Mark F. Bear, Ph.D., Picower Professor of Neuroscience, Massachusetts Institute of Technology

Abstract

The myriad neurological and psychiatric symptoms associated with fragile X syndrome (FX)— including intellectual disability and autism, hyperactivity, hypersensitivity to sensory stimuli, and epilepsy—belie a simple etiology: the transcriptional silencing of the FMR1 gene. The encoded protein, FMRP, binds mRNA and regulates translation. At excitatory synapses in the forebrain, neural activity drives mRNA translation through metabotropic glutamate receptor 5 (mGluR5), and in 2002 we discovered that some protein synthesis-dependent consequences of mGluR5 activation are exaggerated in the mouse model of FXS (the Fmr1 KO).
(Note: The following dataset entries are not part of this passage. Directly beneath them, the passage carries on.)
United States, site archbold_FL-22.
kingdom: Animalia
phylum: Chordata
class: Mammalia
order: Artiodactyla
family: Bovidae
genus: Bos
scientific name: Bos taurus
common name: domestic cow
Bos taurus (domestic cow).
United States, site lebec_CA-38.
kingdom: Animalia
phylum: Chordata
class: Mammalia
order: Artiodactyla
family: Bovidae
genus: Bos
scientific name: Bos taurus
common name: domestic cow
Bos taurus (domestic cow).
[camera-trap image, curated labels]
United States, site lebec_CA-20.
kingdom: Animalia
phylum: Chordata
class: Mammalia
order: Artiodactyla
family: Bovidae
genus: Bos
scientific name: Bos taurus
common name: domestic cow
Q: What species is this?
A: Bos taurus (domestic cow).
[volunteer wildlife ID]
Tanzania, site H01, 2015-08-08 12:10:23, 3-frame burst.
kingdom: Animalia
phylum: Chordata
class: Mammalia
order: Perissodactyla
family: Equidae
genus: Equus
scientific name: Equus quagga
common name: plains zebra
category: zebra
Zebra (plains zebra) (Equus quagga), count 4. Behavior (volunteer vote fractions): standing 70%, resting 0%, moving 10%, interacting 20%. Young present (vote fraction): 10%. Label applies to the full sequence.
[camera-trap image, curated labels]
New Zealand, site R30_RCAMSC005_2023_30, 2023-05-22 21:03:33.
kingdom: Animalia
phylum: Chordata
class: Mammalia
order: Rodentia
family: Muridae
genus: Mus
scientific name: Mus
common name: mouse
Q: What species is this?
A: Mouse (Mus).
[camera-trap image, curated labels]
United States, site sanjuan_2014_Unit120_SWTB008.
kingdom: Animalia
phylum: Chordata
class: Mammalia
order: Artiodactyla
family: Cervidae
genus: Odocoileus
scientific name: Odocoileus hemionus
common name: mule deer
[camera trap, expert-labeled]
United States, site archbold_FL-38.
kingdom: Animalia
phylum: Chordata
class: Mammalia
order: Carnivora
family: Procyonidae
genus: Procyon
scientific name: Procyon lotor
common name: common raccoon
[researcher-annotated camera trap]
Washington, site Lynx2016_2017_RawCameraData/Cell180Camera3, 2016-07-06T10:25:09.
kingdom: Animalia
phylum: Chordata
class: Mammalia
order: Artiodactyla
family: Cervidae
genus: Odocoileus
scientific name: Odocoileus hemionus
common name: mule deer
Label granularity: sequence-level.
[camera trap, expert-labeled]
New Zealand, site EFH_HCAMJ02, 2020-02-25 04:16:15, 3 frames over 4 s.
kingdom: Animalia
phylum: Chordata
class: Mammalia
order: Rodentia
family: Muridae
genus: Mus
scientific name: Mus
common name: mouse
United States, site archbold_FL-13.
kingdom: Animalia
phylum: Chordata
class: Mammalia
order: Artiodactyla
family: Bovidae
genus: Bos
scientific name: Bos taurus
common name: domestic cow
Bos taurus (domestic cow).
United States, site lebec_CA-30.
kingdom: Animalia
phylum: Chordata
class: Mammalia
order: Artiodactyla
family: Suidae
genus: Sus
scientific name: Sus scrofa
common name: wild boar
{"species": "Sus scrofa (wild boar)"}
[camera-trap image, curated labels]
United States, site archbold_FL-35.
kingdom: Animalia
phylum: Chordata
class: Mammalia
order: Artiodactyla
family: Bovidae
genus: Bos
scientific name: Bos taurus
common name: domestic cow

This insight culminated in the “mGluR theory” of fragile X, positing that diverse neurological and psychiatric symptoms of the disease could arise by exaggerated protein synthesis downstream of mGluR5. Tests of the theory over the past 15 years in animal models (mice, rats, flies, fish) have resoundingly and unequivocally validated this theory, raising the possibility of developing a disease modifying therapy for FXS based on inhibition of mGluR5 and the signaling pathways that couple it to FMRP-regulated protein synthesis. However, a number of large randomized controlled trials using mGluR5 negative allosteric modulators (NAMs) have failed. Before we accept these findings as yet another example of a failure of a mouse model to predict therapeutic efficacy in humans, it is important to consider the limitations of the first-generation NAMs and clinical trial designs. There are encouraging human and animal data suggesting that different approaches, also based on normalization of protein synthesis, may be successful.